══ SUPPLIED MATERIAL
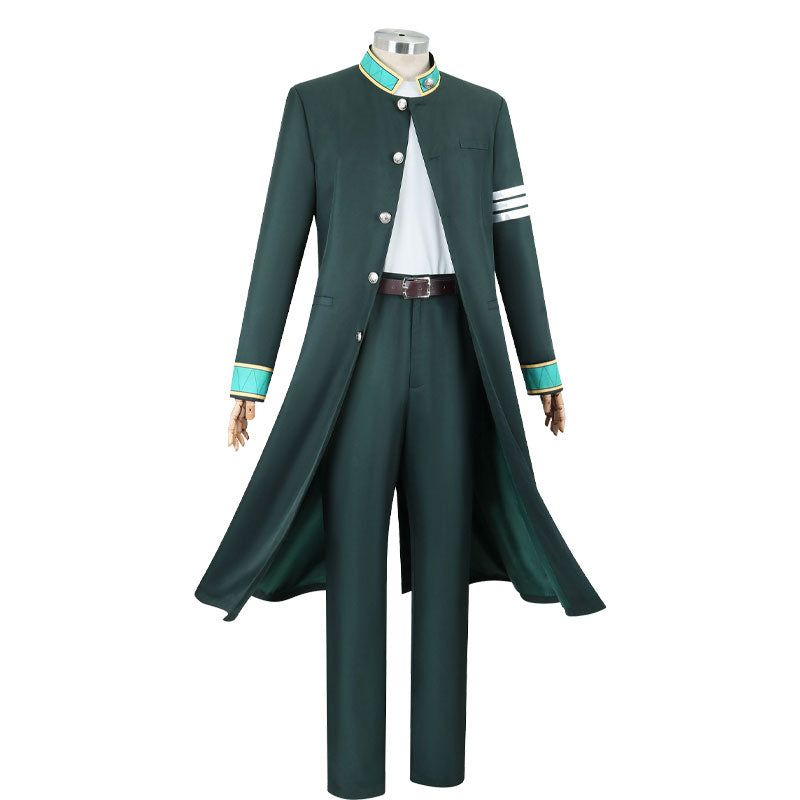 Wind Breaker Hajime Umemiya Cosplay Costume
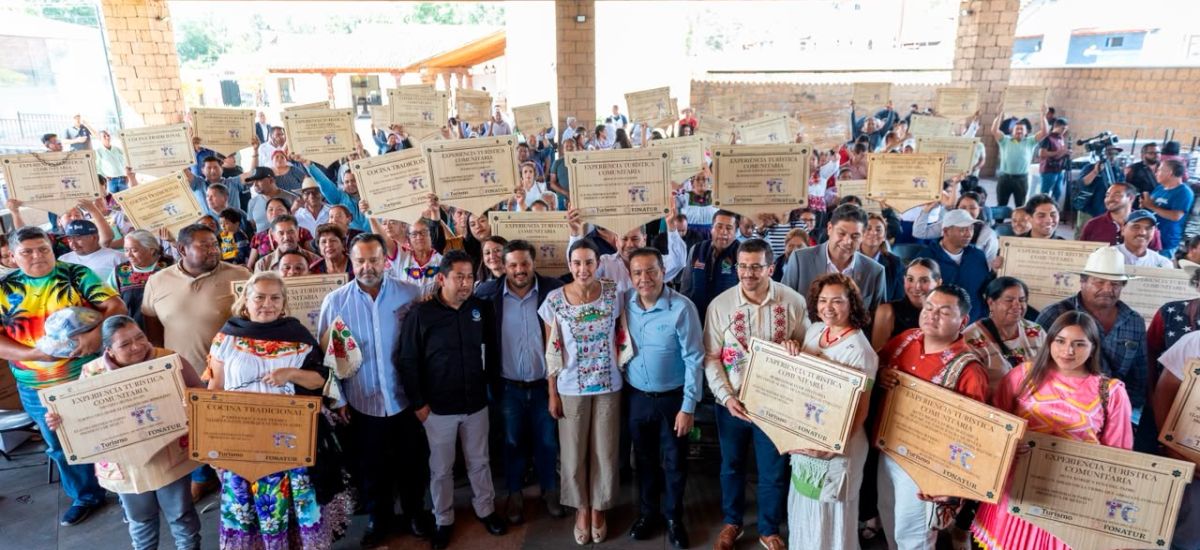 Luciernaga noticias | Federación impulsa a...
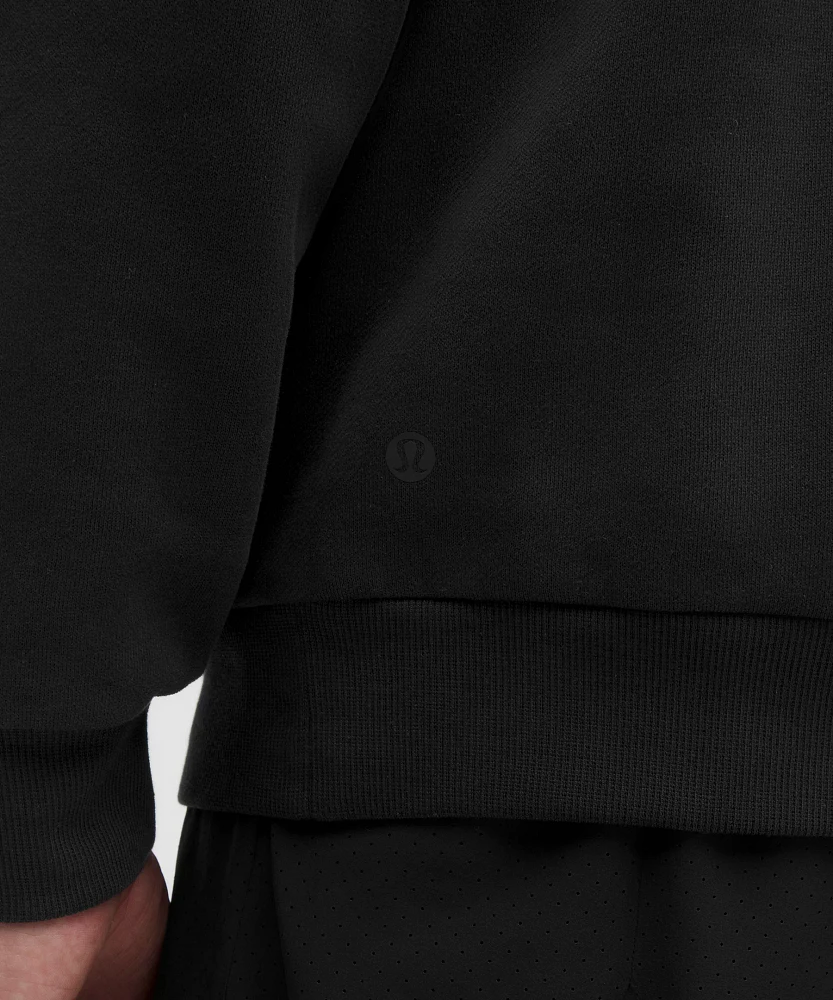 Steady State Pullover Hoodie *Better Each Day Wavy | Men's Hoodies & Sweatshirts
════
● **WHAT THE TASK REQUIRES**
Could you reproduce the listing above exactly and drop every picture?

● **ANSWER BELOW**
 Wind Breaker Hajime Umemiya Cosplay Costume
 Luciernaga noticias | Federación impulsa a...
 Steady State Pullover Hoodie *Better Each Day Wavy | Men's Hoodies & Sweatshirts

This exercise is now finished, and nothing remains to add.